**SELECTED PASSAGE:**
There’s a part of me that understands and applauds Facebook’s purchase of Instagram.  Instagram is cool! No doubt about it.  If a picture is worth a thousand words, I understand why Instagram is worth a billion dollars even if there’s no revenue and the burn rate is massive.  I’ve tried calculating just the cost associated with storing that much data and haven’t yet come to any conclusions.  With a subscriber base that has grown to 30,000,000 users over the past 18 months that assuming, on average, each post 100, 5MB files at a bare minimum with a cost of $0.10 per GB, that’s about $1.5M per month.  This was a purely defensive move on Facebook’s part to ensure that photo sharing happens under the auspices of its watchful eye.  I would guess that in the near future, Instagram will be fully integrated into Facebook.

**SUPPLIED ENTRIES:**

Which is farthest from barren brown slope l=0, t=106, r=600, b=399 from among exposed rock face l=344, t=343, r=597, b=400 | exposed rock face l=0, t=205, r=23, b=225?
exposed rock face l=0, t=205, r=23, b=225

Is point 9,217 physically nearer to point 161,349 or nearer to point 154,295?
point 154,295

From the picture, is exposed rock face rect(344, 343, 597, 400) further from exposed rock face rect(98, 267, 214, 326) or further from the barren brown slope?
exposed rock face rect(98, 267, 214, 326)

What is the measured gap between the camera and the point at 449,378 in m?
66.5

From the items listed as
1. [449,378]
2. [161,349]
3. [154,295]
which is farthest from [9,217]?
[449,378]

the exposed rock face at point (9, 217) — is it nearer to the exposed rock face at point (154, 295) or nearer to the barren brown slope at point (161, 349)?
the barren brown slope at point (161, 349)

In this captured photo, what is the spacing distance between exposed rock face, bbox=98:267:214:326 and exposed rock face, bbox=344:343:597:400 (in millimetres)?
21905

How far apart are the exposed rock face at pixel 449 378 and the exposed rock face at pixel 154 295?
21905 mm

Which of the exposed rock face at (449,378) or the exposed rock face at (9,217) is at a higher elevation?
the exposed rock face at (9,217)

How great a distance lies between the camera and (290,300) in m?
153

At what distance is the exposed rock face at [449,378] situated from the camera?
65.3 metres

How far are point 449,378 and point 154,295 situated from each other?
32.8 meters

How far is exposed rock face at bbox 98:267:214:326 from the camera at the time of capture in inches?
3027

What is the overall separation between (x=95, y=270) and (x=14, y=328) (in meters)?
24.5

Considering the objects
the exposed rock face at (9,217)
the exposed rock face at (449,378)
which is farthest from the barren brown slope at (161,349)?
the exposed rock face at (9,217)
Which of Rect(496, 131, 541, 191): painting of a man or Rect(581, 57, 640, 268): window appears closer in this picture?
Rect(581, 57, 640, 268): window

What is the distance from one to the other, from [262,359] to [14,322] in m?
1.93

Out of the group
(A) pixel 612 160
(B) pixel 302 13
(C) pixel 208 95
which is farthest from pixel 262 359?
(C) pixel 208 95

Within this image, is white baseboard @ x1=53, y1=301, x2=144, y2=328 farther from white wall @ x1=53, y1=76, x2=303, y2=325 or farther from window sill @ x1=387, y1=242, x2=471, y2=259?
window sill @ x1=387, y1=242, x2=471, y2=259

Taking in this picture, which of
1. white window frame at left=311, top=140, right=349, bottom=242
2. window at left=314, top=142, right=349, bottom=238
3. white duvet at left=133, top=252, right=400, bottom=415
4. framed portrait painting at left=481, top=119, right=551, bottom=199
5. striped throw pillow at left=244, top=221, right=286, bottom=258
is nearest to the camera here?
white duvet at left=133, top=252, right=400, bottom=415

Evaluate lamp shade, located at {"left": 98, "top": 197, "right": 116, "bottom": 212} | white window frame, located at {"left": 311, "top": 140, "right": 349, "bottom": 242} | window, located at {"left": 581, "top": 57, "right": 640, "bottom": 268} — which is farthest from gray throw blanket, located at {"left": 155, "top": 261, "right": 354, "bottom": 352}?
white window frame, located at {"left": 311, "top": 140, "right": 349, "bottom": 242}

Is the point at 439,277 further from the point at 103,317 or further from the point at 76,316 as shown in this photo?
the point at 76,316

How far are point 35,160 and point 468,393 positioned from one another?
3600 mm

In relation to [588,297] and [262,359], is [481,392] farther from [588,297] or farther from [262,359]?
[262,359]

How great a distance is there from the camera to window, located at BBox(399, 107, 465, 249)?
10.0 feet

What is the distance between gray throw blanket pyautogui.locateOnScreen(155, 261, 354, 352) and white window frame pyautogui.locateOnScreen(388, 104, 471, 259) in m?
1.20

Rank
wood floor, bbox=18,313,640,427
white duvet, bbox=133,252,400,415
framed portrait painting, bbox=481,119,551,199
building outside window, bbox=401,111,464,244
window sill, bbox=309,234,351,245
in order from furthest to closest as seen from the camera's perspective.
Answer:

**REQUIRED WORK:**
1. Answer these questions about the post on Facebook's purchase of Instagram:
(a) How much does the writer say Instagram is worth?
(b) What kind of move does the writer call the purchase?
(c) What does the writer guess will happen to Instagram in the near future?
2. Carry on the post about Facebook's purchase of Instagram, picking up after its last sentence.
The records have nothing to do with the text.

**RESPONSES BY TASK:**
1.
(a) A billion dollars.
(b) A purely defensive move on Facebook's part.
(c) It will be fully integrated into Facebook.

2.
Going beyond this move, I read an article in today’s edition of the Los Angeles Times (April 13, 2012) about Pinterest (http://www.latimes.com/business/la-fi-pinterest-20120413,0,6102779.story) and the momentum popularity it is gaining.  This seems like another defensive target for Facebook based on the user interface and concept behind creating groups of people that post collections of “things” that they like.  The “things” range from products to recipes.  Here’s another example of a service that doesn’t appear to have any revenue, but a big burn rate.  Not that this is a bad model for its creators because it’s clear that if the exit strategy is to sell the service and site to a larger company, this is a successful business model.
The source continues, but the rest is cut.